Still, all this optimizations make more sense for really long strings and fragments (substrings that you want to join). Extreme case of 256 1-long strings:

    In [43]: %timeit l[0] + l[1] + l[2] + l[3] + l[4] + l[5] + l[6] + l[7] + l[8] + l[9] + l[10] + l[11] + l[12] + l[13] + l[14] + l[15] + l[16] + l[17]
        ...:  + l[18] + l[19] + l[20] + l[21] + l[22] + l[23] + l[24] + l[25] + l[26] + l[27] + l[28] + l[29] + l[30] + l[31] + l[32] + l[33] + l[34] +
        ...: l[35] + l[36] + l[37] + l[38] + l[39] + l[40] + l[41] + l[42] + l[43] + l[44] + l[45] + l[46] + l[47] + l[48] + l[49] + l[50] + l[51] + l[5
        ...: 2] + l[53] + l[54] + l[55] + l[56] + l[57] + l[58] + l[59] + l[60] + l[61] + l[62] + l[63] + l[64] + l[65] + l[66] + l[67] + l[68] + l[69]
        ...: + l[70] + l[71] + l[72] + l[73] + l[74] + l[75] + l[76] + l[77] + l[78] + l[79] + l[80] + l[81] + l[82] + l[83] + l[84] + l[85] + l[86] + l
        ...: [87] + l[88] + l[89] + l[90] + l[91] + l[92] + l[93] + l[94] + l[95] + l[96] + l[97] + l[98] + l[99] + l[100] + l[101] + l[102] + l[103] +
        ...: l[104] + l[105] + l[106] + l[107] + l[108] + l[109] + l[110] + l[111] + l[112] + l[113] + l[114] + l[115] + l[116] + l[117] + l[118] + l[11
        ...: 9] + l[120] + l[121] + l[122] + l[123] + l[124] + l[125] + l[126] + l[127] + l[128] + l[129] + l[130] + l[131] + l[132] + l[133] + l[134] +
        ...:  l[135] + l[136] + l[137] + l[138] + l[139] + l[140] + l[141] + l[142] + l[143] + l[144] + l[145] + l[146] + l[147] + l[148] + l[149] + l[1
        ...: 50] + l[151] + l[152] + l[153] + l[154] + l[155] + l[156] + l[157] + l[158] + l[159] + l[160] + l[161] + l[162] + l[163] + l[164] + l[165]
        ...: + l[166] + l[167] + l[168] + l[169] + l[170] + l[171] + l[172] + l[173] + l[174] + l[175] + l[176] + l[177] + l[178] + l[179] + l[180] + l[
        ...: 181] + l[182] + l[183] + l[184] + l[185] + l[186] + l[187] + l[188] + l[189] + l[190] + l[191] + l[192] + l[193] + l[194] + l[195] + l[196]
        ...:  + l[197] + l[198] + l[199] + l[200] + l[201] + l[202] + l[203] + l[204] + l[205] + l[206] + l[207] + l[208] + l[209] + l[210] + l[211] + l
        ...: [212] + l[213] + l[214] + l[215] + l[216] + l[217] + l[218] + l[219] + l[220] + l[221] + l[222] + l[223] + l[224] + l[225] + l[226] + l[227
        ...: ] + l[228] + l[229] + l[230] + l[231] + l[232] + l[233] + l[234] + l[235] + l[236] + l[237] + l[238] + l[239] + l[240] + l[241] + l[242] +
        ...: l[243] + l[244] + l[245] + l[246] + l[247] + l[248] + l[249] + l[250] + l[251] + l[252] + l[253] + l[254] + l[255]
    27.9 µs ± 2.07 µs per loop (mean ± std. dev. of 7 runs, 10000 loops each)

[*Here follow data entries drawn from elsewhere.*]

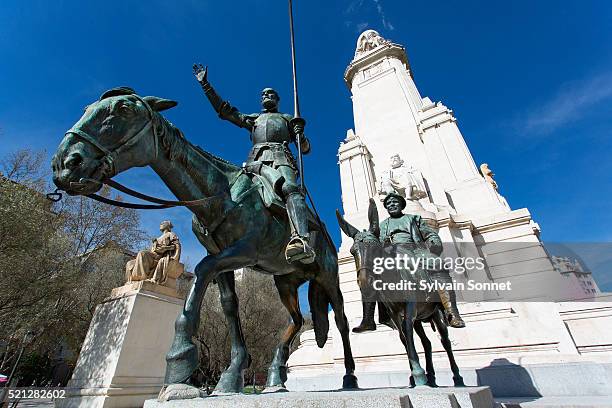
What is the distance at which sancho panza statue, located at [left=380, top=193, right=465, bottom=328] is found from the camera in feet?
13.5

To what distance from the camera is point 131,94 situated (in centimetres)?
303

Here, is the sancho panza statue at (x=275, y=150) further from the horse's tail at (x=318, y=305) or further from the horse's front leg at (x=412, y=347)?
the horse's front leg at (x=412, y=347)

    In [44]: %timeit "".join(l)
    3.71 µs ± 197 ns per loop (mean ± std. dev. of 7 runs, 100000 loops each)
So the conclusion is: Have an existing list to join? Use str.join(list); Otherwise, operator+ might be your friend, but f-strings are probably cleaner to handle (but you only get those in Py3.6+). As to str.format(): Nah, not good.

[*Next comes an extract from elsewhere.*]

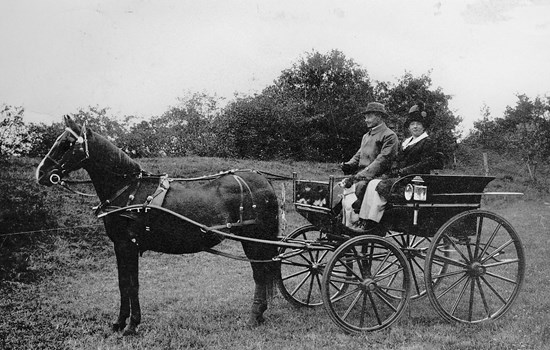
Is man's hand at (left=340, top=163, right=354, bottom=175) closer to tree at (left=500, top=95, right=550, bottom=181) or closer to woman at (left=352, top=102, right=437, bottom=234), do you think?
woman at (left=352, top=102, right=437, bottom=234)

Didn't expect str.format() to turn out to be "so" poor, though.

But this conclusion is taken w/o looking into the "old" formatting approach, `"%s%s%s%s" % (a, b, c, d)`, though.

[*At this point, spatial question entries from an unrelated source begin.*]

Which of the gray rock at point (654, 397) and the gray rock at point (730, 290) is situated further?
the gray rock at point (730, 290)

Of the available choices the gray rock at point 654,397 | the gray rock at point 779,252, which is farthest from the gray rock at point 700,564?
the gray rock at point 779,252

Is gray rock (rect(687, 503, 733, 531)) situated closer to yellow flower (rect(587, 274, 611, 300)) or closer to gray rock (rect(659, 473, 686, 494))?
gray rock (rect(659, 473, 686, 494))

The reason join is fast for these cases is because join basically converts all iterables to a list first and figures out how much it has to join exactly.
It walks the iterables (no need to convert them to lists), but its main trick is actually knowing how much memory it'll need for the end result, so no re-allocations happen, simply a one pass (through multiple iterables) copy.
No, it really converts all iterables to lists (there is a utility function in the C API to do just that, because it's kinda hairy to do by hand. PySequence_ToList or so). Otherwise it would not be possible to calculate how much space is required beforehand, since iterables cannot be walked twice.